Numa nova façanha do GEF estão agora a considerar a aprovação de dois projectos multimilionários em África e na América Latina, cujos objectivos principais são legitimar a introdução de cultivos transgénicos nos seus centros de origem e/ou de cultivos de particular importância para as economias camponesas de países megadiversos.
No caso da América Latina, trata-se de “capacitar” os governos do México, Brasil, Peru, Colômbia e Costa Rica para, por um lado, manejar a contaminação transgénica resultante da introdução de milho, batata, mandioca, arroz e algodão geneticamente modificados e, por outro, manejar a opinião pública crítica dos transgénicos, através de análises custo-beneficio e de padronizar o que denominam bases científicas “adequadas” de manejo da contaminação. Em nenhuma parte do projecto consideram que a melhor biosegurança para prevenir a contaminação é não permitir os cultivos transgénicos, tal como milhões de camponeses, indígenas, ambientalistas, consumidores e cientistas responsáveis reclamam nesses países. Pelo contrário, o pressuposto básico é que os transgénicos já estão ou inevitavelmente serão introduzidos. Com o brutal agravante de que, neste caso, estamos a falar de que quatro dos cultivos mencionados têm centro de origem nos países envolvidos, onde foram produto do trabalho camponês
de adaptação durante milhares de anos. O arroz, ainda que originário da Ásia, também foi adaptado pelos camponeses da região, para quem, juntamente com os outros cultivos em questão, constituem a base das suas economias, culturas e formas de vida.
O projecto seria coordenado pelo Centro Internacional de Agricultura Tropical (um dos 18 centros internacionais públicos do sistema CGIAR que, de acordo com a sua missão, deveria dedicar‑se a apoiar a agricultura camponesa em lugar de sabotá‑la), com instituições governamentais, universidades e institutos privados dos países. Entre os assessores figuram instituições de cobertura das empresas multinacionais, principais beneficiários reais do projecto.
☆ ☆ ☆
Lista de tarefas
- a) Copie o texto sobre o GEF e os transgénicos de "O projecto seria" até "reais do projecto.", inclusive, e substitua "assessores" por "conselheiros".
- b) Retome o texto sobre o GEF e os cultivos transgénicos e continue a partir da última frase.
☆ ☆ ☆
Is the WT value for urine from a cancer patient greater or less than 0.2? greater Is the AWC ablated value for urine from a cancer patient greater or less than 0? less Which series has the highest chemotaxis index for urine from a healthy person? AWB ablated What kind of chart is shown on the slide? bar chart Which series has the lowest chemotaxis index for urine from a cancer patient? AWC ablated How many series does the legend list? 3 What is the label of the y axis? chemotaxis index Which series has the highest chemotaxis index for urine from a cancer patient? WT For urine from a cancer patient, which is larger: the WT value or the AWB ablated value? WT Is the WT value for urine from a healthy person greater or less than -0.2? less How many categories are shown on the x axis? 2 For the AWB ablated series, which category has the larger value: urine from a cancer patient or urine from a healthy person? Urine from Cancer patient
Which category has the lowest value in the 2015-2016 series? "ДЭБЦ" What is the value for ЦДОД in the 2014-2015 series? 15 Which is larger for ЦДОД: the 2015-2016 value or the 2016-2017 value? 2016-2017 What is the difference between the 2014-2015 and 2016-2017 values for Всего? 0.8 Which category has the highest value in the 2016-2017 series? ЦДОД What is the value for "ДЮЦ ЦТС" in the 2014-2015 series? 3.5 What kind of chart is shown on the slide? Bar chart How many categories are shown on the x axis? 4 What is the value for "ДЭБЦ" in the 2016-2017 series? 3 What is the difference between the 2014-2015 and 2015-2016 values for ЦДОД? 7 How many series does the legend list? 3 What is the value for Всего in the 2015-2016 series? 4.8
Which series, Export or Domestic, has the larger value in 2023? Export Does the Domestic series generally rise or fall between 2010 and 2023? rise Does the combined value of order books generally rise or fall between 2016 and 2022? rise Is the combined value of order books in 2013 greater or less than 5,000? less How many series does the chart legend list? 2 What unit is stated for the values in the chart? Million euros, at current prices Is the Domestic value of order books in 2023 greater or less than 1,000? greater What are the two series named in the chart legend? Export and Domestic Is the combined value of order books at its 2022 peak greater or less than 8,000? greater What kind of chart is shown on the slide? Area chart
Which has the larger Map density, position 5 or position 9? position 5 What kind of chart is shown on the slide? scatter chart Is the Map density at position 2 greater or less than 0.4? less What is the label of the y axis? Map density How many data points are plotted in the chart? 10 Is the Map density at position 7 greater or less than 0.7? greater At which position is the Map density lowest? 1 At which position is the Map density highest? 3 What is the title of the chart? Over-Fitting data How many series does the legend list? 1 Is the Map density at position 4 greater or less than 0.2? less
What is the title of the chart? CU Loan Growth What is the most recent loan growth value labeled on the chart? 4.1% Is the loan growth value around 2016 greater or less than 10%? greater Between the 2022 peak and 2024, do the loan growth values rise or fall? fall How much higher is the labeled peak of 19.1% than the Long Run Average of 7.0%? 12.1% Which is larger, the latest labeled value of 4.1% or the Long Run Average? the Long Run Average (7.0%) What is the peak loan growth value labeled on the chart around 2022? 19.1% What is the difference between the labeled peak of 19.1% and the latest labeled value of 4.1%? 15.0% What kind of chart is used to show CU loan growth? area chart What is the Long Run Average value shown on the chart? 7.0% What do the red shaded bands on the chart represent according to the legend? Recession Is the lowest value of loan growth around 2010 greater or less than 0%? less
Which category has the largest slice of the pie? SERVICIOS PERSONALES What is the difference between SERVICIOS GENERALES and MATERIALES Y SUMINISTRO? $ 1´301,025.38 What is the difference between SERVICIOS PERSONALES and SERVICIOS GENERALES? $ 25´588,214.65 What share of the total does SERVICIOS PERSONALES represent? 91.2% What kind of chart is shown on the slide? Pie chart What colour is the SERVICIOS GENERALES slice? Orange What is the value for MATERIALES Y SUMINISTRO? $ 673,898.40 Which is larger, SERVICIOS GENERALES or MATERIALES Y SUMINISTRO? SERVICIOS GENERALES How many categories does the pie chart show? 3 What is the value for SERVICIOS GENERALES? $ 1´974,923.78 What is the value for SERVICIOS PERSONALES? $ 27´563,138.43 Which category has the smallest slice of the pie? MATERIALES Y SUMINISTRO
☆ ☆ ☆
Respostas por item
- a)
O projecto seria coordenado pelo Centro Internacional de Agricultura Tropical (um dos 18 centros internacionais públicos do sistema CGIAR que, de acordo com a sua missão, deveria dedicar‑se a apoiar a agricultura camponesa em lugar de sabotá‑la), com instituições governamentais, universidades e institutos privados dos países. Entre os conselheiros figuram instituições de cobertura das empresas multinacionais, principais beneficiários reais do projecto.

- b)
No caso do México, as contrapartes são a Comissão Nacional para a Biodiversidade, a Sagarpa e a Cibiogem. María Francisca Acevedo e Amanda Gálvez são os seus contactos. O projecto foi enviado para a revisão de “peritos” a Ariel Alvarez Morales, do Cinvestav. Nos comentários que este dirige ao GEF, diz por exemplo: «Não concordo que os cultivos modificados pela biotecnologia moderna são o mais importante a médio prazo. São‑no no presente! Os desafios a curto e médio prazos são as plantas transgénicas para produzir farmacêuticos, peixes e artrópodos transgénicos. Por isso vejo a necessidade de incluir estas áreas no programa proposto...»
Ou seja, não lhe chega que o México já seja o campo de experimentação das transnacionais com a contaminação do milho nativo, mas deveria também ser pioneiro noutras formas devastadoras de contaminação.
O projecto apresentado ao GEF não inclui, até agora, as sugestões de Alvarez. Mas sem dúvida, torna manifesto as intenções reais deste: poupar tempo às empresas para que o discurso esteja preparado para justificar as novas gerações de transgénicos.
A sociedade civil está alerta e já começou uma ampla campanha em ambos os continentes para deter estes projectos, com um primeiro relatório de denúncia elaborado pelo Centro Africano para a Biosegurança, Grain, Grupo ETC e a Rede por uma América Livre de Transgénicos. Através destes pode‑se obter mais informação.